We write a grammar and a parser to parse the POS tag sequence.
Input data: sentences with POS tags The input is a tsv (tab-separated values) file like the sample:
id | label | sentence | pos |
---|---|---|---|
73 | 0 | Many thanks in advance for your cooperation . | JJ NNS IN NN IN PRP$ NN . |
The id column is the unique id for each sentence. The label column indicates whether a sentence contains grammar errors (1 means having errors and 0 means error-free). The pos column contains the POS tags for each token in the sentence, also separated by a single space.
The POS tags follow the Penn Treebank (PTB) tagging scheme, described here
- We wrote a toy CFG for English in NLTK’s .cfg format.
- We used the chart parser from NLTK to parse each of the POS sequences in the dataset with the toy grammar we wrote in task 1. We stored results in a TSV file with three columns:
Column name | Description |
---|---|
id | The id of the input sentence. |
prediction | 1 if the sentence has grammar errors, 0 if not. In other words, whether the POS sequence can be parsed successfully with your grammar and parser. |
- We evaluate the performance of our grammar checker by calculating its precision and recall on the data available to us.
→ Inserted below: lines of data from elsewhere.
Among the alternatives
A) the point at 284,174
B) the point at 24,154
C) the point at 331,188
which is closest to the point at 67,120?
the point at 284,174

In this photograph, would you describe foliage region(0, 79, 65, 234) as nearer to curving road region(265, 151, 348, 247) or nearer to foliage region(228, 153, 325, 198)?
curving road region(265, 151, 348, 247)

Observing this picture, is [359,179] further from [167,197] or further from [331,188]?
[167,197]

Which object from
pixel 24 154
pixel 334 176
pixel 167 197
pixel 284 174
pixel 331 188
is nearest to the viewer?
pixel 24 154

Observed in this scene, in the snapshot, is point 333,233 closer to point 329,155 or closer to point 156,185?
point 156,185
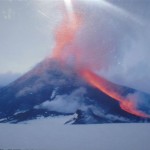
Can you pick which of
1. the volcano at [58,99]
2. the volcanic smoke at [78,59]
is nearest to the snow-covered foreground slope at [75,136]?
the volcano at [58,99]

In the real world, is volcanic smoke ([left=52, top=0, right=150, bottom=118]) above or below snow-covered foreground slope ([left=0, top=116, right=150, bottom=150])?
above

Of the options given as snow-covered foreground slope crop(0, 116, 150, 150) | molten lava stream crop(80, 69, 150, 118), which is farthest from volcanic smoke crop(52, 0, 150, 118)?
snow-covered foreground slope crop(0, 116, 150, 150)

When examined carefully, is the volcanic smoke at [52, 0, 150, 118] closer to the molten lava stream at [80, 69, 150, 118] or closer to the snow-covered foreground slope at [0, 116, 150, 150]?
the molten lava stream at [80, 69, 150, 118]

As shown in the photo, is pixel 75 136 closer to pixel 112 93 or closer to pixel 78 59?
pixel 112 93

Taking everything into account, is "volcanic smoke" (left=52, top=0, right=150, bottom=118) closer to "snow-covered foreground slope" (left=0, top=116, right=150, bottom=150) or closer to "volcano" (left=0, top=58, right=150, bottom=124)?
"volcano" (left=0, top=58, right=150, bottom=124)
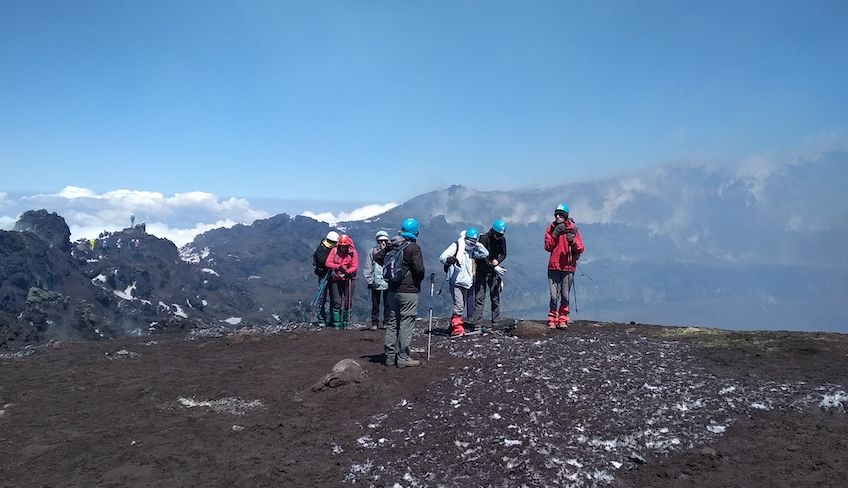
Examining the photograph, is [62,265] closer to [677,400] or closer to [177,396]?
[177,396]

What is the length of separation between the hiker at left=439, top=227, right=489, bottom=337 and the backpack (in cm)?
423

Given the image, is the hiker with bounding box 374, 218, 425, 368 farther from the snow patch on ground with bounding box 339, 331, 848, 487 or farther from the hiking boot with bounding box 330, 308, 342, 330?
the hiking boot with bounding box 330, 308, 342, 330

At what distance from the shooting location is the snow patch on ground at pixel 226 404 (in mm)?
11008

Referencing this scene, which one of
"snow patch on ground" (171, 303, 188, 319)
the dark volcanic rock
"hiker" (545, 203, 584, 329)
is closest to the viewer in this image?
"hiker" (545, 203, 584, 329)

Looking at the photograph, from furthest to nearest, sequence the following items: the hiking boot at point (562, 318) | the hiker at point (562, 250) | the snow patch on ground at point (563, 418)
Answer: the hiking boot at point (562, 318)
the hiker at point (562, 250)
the snow patch on ground at point (563, 418)

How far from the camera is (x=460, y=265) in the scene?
17172mm

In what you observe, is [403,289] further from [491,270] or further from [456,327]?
[491,270]

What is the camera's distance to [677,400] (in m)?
10.2

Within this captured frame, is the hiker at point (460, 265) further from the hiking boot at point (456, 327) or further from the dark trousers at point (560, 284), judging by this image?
the dark trousers at point (560, 284)

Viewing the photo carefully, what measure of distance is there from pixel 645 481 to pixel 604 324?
12751mm

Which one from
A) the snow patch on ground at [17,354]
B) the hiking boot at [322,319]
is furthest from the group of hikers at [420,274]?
the snow patch on ground at [17,354]

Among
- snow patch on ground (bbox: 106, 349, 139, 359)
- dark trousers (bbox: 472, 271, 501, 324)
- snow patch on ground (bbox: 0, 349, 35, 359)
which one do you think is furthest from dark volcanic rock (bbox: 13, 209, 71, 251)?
dark trousers (bbox: 472, 271, 501, 324)

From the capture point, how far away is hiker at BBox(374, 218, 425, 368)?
12828mm

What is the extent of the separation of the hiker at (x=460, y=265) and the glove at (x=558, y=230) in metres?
2.28
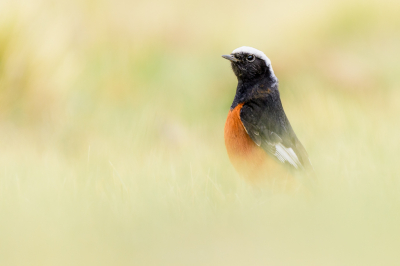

To do that, we compared the prediction of our system on a given sentence and its corresponding label in the dataset.
Further details and results can be found here
Leen Alzebdeh @Leen-Alzebdeh
Sukhnoor Khehra @Sukhnoor-K
Jurafsky, D., & Martin, J. H. (2009). Speech and language processing: An introduction to natural language processing, computational linguistics, and speech recognition. Pearson Prentice Hall.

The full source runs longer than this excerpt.